Records contained in a dataset
===
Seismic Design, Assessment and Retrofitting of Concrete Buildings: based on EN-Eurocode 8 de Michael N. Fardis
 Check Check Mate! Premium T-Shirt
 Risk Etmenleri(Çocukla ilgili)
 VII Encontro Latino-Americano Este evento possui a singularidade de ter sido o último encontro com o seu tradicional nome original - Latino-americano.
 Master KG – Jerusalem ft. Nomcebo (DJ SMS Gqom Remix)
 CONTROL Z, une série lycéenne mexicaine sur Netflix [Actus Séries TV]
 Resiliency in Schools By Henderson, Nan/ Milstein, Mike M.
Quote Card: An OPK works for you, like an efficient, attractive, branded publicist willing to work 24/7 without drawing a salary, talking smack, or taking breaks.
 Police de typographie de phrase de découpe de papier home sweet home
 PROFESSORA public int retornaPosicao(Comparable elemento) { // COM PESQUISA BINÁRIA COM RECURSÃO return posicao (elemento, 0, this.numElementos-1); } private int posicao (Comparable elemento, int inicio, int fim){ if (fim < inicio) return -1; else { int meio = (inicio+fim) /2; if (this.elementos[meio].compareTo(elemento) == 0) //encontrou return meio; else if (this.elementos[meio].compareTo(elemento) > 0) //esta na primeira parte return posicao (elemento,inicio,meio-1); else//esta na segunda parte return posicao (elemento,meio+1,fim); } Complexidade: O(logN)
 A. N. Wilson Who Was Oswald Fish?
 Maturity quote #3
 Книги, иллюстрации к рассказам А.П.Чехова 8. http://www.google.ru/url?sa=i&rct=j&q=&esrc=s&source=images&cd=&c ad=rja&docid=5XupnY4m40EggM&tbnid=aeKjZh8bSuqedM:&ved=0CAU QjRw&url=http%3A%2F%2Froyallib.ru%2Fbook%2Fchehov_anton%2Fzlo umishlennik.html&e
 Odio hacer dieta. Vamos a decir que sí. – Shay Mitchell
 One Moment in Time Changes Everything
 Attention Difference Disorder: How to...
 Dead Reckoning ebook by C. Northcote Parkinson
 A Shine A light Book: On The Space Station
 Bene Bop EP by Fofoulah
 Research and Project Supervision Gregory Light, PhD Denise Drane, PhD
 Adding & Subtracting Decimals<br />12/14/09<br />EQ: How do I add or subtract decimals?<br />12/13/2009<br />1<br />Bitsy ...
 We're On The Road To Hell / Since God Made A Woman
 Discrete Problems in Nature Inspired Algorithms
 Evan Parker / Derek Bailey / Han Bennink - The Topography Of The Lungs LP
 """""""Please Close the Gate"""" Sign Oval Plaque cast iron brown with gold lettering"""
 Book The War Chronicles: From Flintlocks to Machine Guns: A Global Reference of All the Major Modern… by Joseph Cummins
===
## WHAT YOU SHOULD DO
The data above should be duplicated exactly and completely.

## SOLUTION TO THIS PROBLEM
Seismic Design, Assessment and Retrofitting of Concrete Buildings: based on EN-Eurocode 8 de Michael N. Fardis
 Check Check Mate! Premium T-Shirt
 Risk Etmenleri(Çocukla ilgili)
 VII Encontro Latino-Americano Este evento possui a singularidade de ter sido o último encontro com o seu tradicional nome original - Latino-americano.
 Master KG – Jerusalem ft. Nomcebo (DJ SMS Gqom Remix)
 CONTROL Z, une série lycéenne mexicaine sur Netflix [Actus Séries TV]
 Resiliency in Schools By Henderson, Nan/ Milstein, Mike M.
Quote Card: An OPK works for you, like an efficient, attractive, branded publicist willing to work 24/7 without drawing a salary, talking smack, or taking breaks.
 Police de typographie de phrase de découpe de papier home sweet home
 PROFESSORA public int retornaPosicao(Comparable elemento) { // COM PESQUISA BINÁRIA COM RECURSÃO return posicao (elemento, 0, this.numElementos-1); } private int posicao (Comparable elemento, int inicio, int fim){ if (fim < inicio) return -1; else { int meio = (inicio+fim) /2; if (this.elementos[meio].compareTo(elemento) == 0) //encontrou return meio; else if (this.elementos[meio].compareTo(elemento) > 0) //esta na primeira parte return posicao (elemento,inicio,meio-1); else//esta na segunda parte return posicao (elemento,meio+1,fim); } Complexidade: O(logN)
 A. N. Wilson Who Was Oswald Fish?
 Maturity quote #3
 Книги, иллюстрации к рассказам А.П.Чехова 8. http://www.google.ru/url?sa=i&rct=j&q=&esrc=s&source=images&cd=&c ad=rja&docid=5XupnY4m40EggM&tbnid=aeKjZh8bSuqedM:&ved=0CAU QjRw&url=http%3A%2F%2Froyallib.ru%2Fbook%2Fchehov_anton%2Fzlo umishlennik.html&e
 Odio hacer dieta. Vamos a decir que sí. – Shay Mitchell
 One Moment in Time Changes Everything
 Attention Difference Disorder: How to...
 Dead Reckoning ebook by C. Northcote Parkinson
 A Shine A light Book: On The Space Station
 Bene Bop EP by Fofoulah
 Research and Project Supervision Gregory Light, PhD Denise Drane, PhD
 Adding & Subtracting Decimals<br />12/14/09<br />EQ: How do I add or subtract decimals?<br />12/13/2009<br />1<br />Bitsy ...
 We're On The Road To Hell / Since God Made A Woman
 Discrete Problems in Nature Inspired Algorithms
 Evan Parker / Derek Bailey / Han Bennink - The Topography Of The Lungs LP
 """""""Please Close the Gate"""" Sign Oval Plaque cast iron brown with gold lettering"""
 Book The War Chronicles: From Flintlocks to Machine Guns: A Global Reference of All the Major Modern… by Joseph Cummins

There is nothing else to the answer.